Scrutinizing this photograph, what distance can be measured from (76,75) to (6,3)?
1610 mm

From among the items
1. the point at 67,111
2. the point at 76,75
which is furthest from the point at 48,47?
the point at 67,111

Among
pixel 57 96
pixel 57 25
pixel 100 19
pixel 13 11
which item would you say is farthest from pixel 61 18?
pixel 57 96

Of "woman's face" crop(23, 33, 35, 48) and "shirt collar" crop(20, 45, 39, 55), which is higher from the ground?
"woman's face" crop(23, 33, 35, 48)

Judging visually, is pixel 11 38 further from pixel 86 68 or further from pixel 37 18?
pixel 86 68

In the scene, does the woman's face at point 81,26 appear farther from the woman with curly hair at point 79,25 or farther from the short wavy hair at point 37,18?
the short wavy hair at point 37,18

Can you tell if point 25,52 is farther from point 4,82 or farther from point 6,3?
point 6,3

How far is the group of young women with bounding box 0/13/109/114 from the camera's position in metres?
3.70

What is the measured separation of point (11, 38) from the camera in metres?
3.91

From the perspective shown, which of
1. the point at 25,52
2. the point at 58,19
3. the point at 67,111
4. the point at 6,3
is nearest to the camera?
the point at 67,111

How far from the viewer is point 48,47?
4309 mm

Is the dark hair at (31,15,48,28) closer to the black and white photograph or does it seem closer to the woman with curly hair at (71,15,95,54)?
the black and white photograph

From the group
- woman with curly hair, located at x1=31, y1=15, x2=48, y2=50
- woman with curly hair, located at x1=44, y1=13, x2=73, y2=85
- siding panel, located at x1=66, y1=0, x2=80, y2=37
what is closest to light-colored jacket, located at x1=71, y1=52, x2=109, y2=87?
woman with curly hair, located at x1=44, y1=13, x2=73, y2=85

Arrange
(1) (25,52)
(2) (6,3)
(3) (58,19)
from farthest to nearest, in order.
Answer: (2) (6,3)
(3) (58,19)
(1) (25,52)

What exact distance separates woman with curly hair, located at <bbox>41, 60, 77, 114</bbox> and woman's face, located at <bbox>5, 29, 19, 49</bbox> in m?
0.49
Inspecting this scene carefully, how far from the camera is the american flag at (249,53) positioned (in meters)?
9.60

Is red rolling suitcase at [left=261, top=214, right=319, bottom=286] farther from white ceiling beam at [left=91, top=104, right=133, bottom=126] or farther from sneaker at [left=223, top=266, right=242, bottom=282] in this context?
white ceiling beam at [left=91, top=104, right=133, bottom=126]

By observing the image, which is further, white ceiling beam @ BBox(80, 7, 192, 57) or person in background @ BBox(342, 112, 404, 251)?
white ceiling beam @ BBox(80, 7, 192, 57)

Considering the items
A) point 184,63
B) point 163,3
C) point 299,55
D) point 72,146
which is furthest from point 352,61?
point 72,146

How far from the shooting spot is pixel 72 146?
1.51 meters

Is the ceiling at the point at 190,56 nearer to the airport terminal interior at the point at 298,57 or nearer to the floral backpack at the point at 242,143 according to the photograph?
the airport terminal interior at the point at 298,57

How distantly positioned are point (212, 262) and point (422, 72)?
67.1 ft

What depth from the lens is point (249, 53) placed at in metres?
......
**What you are asked to do:**
Take the lines above from the one holding "How far from the viewer is point 48,47?" to the last and output them exactly.

**Exercise answer:**
How far from the viewer is point 48,47?
4309 mm

Is the dark hair at (31,15,48,28) closer to the black and white photograph or does it seem closer to the woman with curly hair at (71,15,95,54)?
the black and white photograph

From the group
- woman with curly hair, located at x1=31, y1=15, x2=48, y2=50
- woman with curly hair, located at x1=44, y1=13, x2=73, y2=85
- siding panel, located at x1=66, y1=0, x2=80, y2=37
what is closest to light-colored jacket, located at x1=71, y1=52, x2=109, y2=87?
woman with curly hair, located at x1=44, y1=13, x2=73, y2=85

Arrange
(1) (25,52)
(2) (6,3)
(3) (58,19)
from farthest to nearest, in order.
Answer: (2) (6,3)
(3) (58,19)
(1) (25,52)

What exact distance separates woman with curly hair, located at <bbox>41, 60, 77, 114</bbox> and woman's face, located at <bbox>5, 29, 19, 49</bbox> in m?
0.49
Inspecting this scene carefully, how far from the camera is the american flag at (249,53) positioned (in meters)?
9.60

Is red rolling suitcase at [left=261, top=214, right=319, bottom=286] farther from white ceiling beam at [left=91, top=104, right=133, bottom=126] or farther from sneaker at [left=223, top=266, right=242, bottom=282] in this context?
white ceiling beam at [left=91, top=104, right=133, bottom=126]

By observing the image, which is further, white ceiling beam @ BBox(80, 7, 192, 57) or person in background @ BBox(342, 112, 404, 251)?
white ceiling beam @ BBox(80, 7, 192, 57)

Considering the items
A) point 184,63
B) point 163,3
C) point 299,55
D) point 72,146
which is furthest from point 352,61?
point 72,146

How far from the shooting spot is pixel 72 146?
1.51 meters

Is the ceiling at the point at 190,56 nearer to the airport terminal interior at the point at 298,57 or nearer to the floral backpack at the point at 242,143 according to the photograph?
the airport terminal interior at the point at 298,57

How distantly positioned are point (212, 262) and point (422, 72)?
67.1 ft

What depth from the lens is point (249, 53) placed at in metres?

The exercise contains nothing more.